Adentrarse en el manuscrito, navegar por su honda poesía supone disfrutar de la emoción que contiene una verdadera obra literaria, especie de joya preciosa que se ha ido labrando con el paso del tiempo, sin prisa, lentamente, con la paciencia de un maestro artesano, como Rosana de Aza, profunda conocedora de la poesía arabigoandaluza, así como de la sefardí, lo que le confiere una elevada sensibilidad que conecta con los textos de Hafsa al-Rakuniyya, Samuel ibn Nagrella, la princesa Wallada, Salomón ibn Gabirol, Qasmūna, Aysha o al-Qurtubiyya o de tantas y tantos escritores de la época áurea del mejor de los al-Ándalus.
El Libro de los papeles perdidos de Tamar de Córdoba es un poemario esencialmente bello, recamado de versos tan nobles y radiantes como estos: “Inventa de verdad un beso …/… sin vencedores ni vencidos”, “Ahora soy la única dueña de las dunas. Ahora no se me resiste un espejismo” o “Puedo leer la voz del agua. / Su corazón no puedo”; una demostración de conocimiento del profundo caudal de la tradición poética andalusí, rebosante de elementos que incitan de continuo a todo lo voluptuoso, una permanente elevación de los sentidos. Pero, y de igual manera, éste es un poemario que hace apuesta por lo clásico (en el sentido de lo perdurable), por la belleza convertida en palabra y por la palabra que se transmuta en belleza, ajena a modas y en la periferia del gusto transitorio o coyuntural, haciéndonos Rosana entrega de una poesía que no se concibe como ornato o complemento, sino como parte indisoluble de la vida, de la existencia.

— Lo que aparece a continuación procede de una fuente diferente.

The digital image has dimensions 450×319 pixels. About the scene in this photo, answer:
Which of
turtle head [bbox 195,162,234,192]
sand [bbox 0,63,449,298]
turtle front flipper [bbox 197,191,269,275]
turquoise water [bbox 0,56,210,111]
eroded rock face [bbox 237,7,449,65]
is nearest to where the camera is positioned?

El texto es una inusitada simbiosis entre tradición y cuidado del lenguaje, desde donde proyectar el mundo interior de la autora, por donde transitan, de igual manera, abisales reflexiones (“Que no te falte sed/ cuando haya agua”), el deslumbramiento por la existencia (“La eternidad no se alcanza con la gloria./ Se escribe con el agua”) o apasionadas relaciones amorosas (“No sé sentir sin ser salvaje”) repletas, incluso, de un cuidado erotismo (“Loca me dicen todos/ cuando me ven bailar de noche la sed de tu deseo”). Y todo ello, desde una diligencia insólita por la palabra exacta que confiere al texto la suave cadencia del agua en las acequias, el aroma de los arrayanes o el ligero canto del mirlo. La mirada de la poeta se eterniza al transfigurar amor y ausencia, vida y muerte, fugacidad e intensidad en pura y verdadera emoción que se traduce en poesía connotativa (muy por encima de la vulgarizada poesía denotativa generada en España en las últimas décadas), profunda, reflexiva, repleta de elaboradas imágenes y de cuidada simbología. Cada verso, cada palabra, es buscada, ajustada y colocada con el mismo esmero que lo hacían los orfebres de Bagdad o los canteros de la hialina Madinat Al-Zahra, bajo la mirada que se concibe en la distancia, bajo la mirada contemplativa de la poeta (“el mundo se origina en las distancias”, escribe Ilse Aichinger, en su poema “Paseo”), en sus pequeñas circunstancias, para “transformar los silencios en pájaros” (como nos ha enseñado Raquel Lanseros) y con ello ofrecer una emotiva lectura poética del transcurso vital, pero de otra manera.
La de Rosana de Aza es una voz que trasciende del instante por el efecto lírico de anulación de la temporalidad. Su palabra se instala en un universo en donde ha logrado detener el fluir del tiempo, confundiendo pasado y presente y transformando la memoria en texto. Mientras releía El Libro de los papeles perdidos de Tamar de Córdoba, escuchaba de fondo la voz de María Callas en su, ya eterna, interpretación de Madame Butterfly: belleza y armonía. La misma belleza y armonía que a lo largo de la historia han encontrado muchas generaciones en el Adagio de Albinoni, La Tempestad de Giorgione, las columnatas romanas de Bernini o el Fausto de Goethe, y que, de seguro, el lector descubrirá en este imprescindible poemario de Rosana de Aza, donde se concita el milagro de quien ha descubierto la belleza, material y espiritual, que todos perseguimos y a la que canta, y añora, en sus sueños transformados en poemas.